Turned out, the breakers were mis-marked. The electrician didn't verify the way the breakers were labeled.


----------



## Mississippiplum (Sep 30, 2011)

I always check to make sure what im working on is turned off, last thing ya need is to flood or burn the area around you down.


----------



## beachplumber (Feb 7, 2010)

They,re calling u for a reason
Don,t assume they know


----------



## OldSchool (Jan 30, 2010)

I have melted more screw drivers than you can count....
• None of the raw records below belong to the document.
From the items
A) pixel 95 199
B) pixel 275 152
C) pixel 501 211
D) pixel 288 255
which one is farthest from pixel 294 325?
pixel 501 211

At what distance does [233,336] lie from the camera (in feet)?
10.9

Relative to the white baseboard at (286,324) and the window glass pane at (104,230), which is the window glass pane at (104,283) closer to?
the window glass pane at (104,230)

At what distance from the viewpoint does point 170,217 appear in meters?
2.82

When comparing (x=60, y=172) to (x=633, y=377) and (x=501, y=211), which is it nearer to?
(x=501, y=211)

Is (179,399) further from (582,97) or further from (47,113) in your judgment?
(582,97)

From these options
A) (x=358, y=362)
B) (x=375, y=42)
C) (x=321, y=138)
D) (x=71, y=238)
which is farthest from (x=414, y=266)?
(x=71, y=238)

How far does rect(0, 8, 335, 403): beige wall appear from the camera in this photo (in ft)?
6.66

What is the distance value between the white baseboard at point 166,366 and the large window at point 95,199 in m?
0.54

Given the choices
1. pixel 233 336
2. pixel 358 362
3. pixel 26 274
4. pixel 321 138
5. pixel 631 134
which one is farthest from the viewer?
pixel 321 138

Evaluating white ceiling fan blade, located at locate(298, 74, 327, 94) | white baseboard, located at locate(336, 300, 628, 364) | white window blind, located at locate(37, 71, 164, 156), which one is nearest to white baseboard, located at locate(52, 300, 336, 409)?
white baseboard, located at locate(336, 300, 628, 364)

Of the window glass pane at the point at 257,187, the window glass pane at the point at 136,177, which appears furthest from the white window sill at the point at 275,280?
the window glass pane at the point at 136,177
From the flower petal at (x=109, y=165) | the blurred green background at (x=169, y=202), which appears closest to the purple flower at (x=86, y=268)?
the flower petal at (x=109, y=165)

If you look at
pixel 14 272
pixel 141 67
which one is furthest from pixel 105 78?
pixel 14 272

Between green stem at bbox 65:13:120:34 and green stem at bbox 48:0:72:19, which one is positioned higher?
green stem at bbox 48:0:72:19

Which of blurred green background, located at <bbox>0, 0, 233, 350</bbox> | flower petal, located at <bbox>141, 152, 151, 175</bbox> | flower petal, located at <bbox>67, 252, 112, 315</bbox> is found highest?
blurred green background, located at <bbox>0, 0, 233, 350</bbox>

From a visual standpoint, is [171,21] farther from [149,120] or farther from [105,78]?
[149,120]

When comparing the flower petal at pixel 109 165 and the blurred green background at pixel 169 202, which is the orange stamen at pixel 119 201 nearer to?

Even though the power is apparently turned off .. I always short out the wires with my screw driver... Lots of times it was still on.


----------



## Mississippiplum (Sep 30, 2011)

Always be careful with equipment with capacitors.


----------



## Epox (Sep 19, 2010)

I watched a ho turn off the breaker he installed himself. It was one of those timer switches so did'nt use the actual breaker in panel. I removed and replaced the wh and upon reconnecting wiring figured out the hard way the ground and one hot leg were crossed. Sheesh,,,,,, Like RW I use the screw driver touch now.


----------



## MikeS (Oct 3, 2011)

I carry a pocket sized non contact voltage detector. Only about 8 bucks at most hardware stores. No need to melt screwdrivers.


----------



## damnplumber (Jan 22, 2012)

I had to learn the hard way also


----------



## Redwood (Sep 8, 2008)

This will be the screwdriver I use....


----------



## Mississippiplum (Sep 30, 2011)

Redwood said:


> This will be the screwdriver I use....


I use a similar one made by greenlee

sent from the jobsite porta-potty


----------